Maybe you can’t wait to get the time to relax, to fulfil dreams, enjoy company and activities which you have been denied, the freedom which a work regime does not permit. Maybe you want to make the most of your health just in case. Why would you not mind suddenly having all that stolen from under your nose and having to work 5 or even 2 years longer than you thought you would?

Now you may die before you retire, not even just after, your pension and financial affairs may be all wrong due to the timing now, your family may be the wrong ages to suit your plans of retiring together with a partner or spending time with young grandchildren.

Our lives are structured from a very early age, nursery, formal education, work. Free time is a rationed commodity which occurs in measured and restricted amounts. Retirement is the prize awaiting at the end, the reward for being part of the system all your life, the right to choose, to indulge, to enjoy, to finally control your time. All perilously governed by financial and health restrictions of course. But if you are fit and healthy and financially sound, why should you not look forward to what you see as a basic human right almost, to determine to a degree how to spend the early part of your declining years before the real incursions of age and infirmity take hold? 

We abolished slavery, we ended conscription, we improved imprisonment with humanitarian ideals. What of the enforced extra working years to which all but the wealthy will have to conform?It might be possible to end work earlier than the new mandatory ages but only where income could be guaranteed privately as an alternative to state pension.

So much for the indignation and resentment and disappointment. Now to the health and even safety issues.

So even if you have to carry on working whether you like it or not, what about those for whom their profession or job is not at all suited to advanced age, and for whom 60 or 65 may not have come quite quickly enough? Physically demanding work is not necessarily advisable or even possible past a certain age and much will depend on the health and physical condition of the individual. How sensible or practical is it to insist on someone pursuing an extended occupation when their health does not support that and may deteriorate further because of the extended activity? Will the government count that increased medical cost against the savings of not paying pensions so early? And even more unlikely, will they then start harassing the sixty somethings who need to slow down at work to go on courses and retrain, more costly schemes to fit square pegs into the round holes of non-existent jobs?

And unless more jobs are created, what of the young who already allegedly find employment hard to break into – there might not be enough money in the pot for the pensions etc but there are also more people than jobs. Freeing up by means of retiring out of the system is one way the opportunities occur for those entering a job, career or profession, and surely there will be years of decline whilst those who would have retired are obliged to stay on. We might be living longer but most of us recognise the slowing down of many processes which can render an individual less effective in terms of sight, hearing, mobility, reaction, concentration which would all have a potential impact on our employment potential and effectiveness.

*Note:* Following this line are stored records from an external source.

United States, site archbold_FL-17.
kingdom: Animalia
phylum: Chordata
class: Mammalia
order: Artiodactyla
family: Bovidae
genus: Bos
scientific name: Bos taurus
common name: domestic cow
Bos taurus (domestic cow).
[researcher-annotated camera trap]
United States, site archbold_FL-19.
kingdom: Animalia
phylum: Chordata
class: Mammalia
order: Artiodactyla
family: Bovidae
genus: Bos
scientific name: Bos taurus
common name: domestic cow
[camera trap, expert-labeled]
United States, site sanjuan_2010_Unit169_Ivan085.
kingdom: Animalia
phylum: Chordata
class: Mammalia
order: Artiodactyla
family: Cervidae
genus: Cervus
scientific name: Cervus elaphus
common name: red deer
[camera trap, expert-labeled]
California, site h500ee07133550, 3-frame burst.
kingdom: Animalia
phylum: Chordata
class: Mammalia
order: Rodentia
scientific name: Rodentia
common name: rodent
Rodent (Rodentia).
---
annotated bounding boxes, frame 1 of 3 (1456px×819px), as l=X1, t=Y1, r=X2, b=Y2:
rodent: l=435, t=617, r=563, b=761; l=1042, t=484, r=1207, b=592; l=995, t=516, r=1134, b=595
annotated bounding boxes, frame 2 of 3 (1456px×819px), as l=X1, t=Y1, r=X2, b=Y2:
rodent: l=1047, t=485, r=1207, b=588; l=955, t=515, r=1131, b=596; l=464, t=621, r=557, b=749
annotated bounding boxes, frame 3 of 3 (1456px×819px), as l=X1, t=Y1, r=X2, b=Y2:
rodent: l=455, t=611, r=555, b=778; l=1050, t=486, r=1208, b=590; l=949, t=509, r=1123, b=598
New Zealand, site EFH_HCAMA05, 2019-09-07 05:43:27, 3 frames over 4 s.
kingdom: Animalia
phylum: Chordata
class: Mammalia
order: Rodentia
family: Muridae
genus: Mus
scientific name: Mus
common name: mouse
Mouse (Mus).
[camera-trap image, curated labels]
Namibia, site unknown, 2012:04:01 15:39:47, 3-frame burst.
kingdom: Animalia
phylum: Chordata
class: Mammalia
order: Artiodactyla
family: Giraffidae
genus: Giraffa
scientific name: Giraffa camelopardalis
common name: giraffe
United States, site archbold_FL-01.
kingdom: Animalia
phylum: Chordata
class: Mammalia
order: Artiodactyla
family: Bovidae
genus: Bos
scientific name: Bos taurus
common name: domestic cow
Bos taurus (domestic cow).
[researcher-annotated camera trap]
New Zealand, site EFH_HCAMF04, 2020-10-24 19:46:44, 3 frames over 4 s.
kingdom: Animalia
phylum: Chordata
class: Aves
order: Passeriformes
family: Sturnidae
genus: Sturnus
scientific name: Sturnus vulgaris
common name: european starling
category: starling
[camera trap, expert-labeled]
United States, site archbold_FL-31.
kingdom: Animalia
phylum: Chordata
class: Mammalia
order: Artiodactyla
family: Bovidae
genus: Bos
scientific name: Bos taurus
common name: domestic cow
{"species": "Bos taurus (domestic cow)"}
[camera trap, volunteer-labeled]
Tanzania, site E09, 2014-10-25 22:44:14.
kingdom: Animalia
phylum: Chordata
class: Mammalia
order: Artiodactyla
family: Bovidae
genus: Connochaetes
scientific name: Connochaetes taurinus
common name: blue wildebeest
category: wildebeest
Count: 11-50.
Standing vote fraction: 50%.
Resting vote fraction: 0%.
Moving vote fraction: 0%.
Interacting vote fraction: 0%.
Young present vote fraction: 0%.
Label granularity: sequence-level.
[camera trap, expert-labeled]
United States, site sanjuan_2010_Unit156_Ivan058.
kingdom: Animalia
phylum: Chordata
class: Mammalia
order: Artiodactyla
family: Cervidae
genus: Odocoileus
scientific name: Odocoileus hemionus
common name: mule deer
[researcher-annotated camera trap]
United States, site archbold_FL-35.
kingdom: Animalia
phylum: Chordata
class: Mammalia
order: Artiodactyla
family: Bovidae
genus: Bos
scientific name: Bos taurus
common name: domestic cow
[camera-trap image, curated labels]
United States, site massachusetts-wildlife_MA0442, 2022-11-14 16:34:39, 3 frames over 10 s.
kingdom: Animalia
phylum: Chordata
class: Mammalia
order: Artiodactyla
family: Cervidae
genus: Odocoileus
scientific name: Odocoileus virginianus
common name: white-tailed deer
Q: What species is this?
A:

We might, on paper, be living longer but averages mean nothing to someone who died before their time and didn’t even reach the ungenerous retirement age of 65, and the number cheated in this way if the age rises to 70 will also increase. We are people not statistics and those who have paid into the system all their lives from school leaving age are being made to pay the price for the financial shortfall. They are less likely to have had long periods of unemployment and will have made a greater contribution than many younger people will have done by the same age.

It’s just as wrong to make someone work past the age at which  they should be allowed to stop, as it is to prevent someone who really wants to carry on. The economics should be balanced against the humanity and morality of stealing years from those who have already a more predictably finite amount left.

This is an outrageous proposal which should be protested against in the strongest possible terms.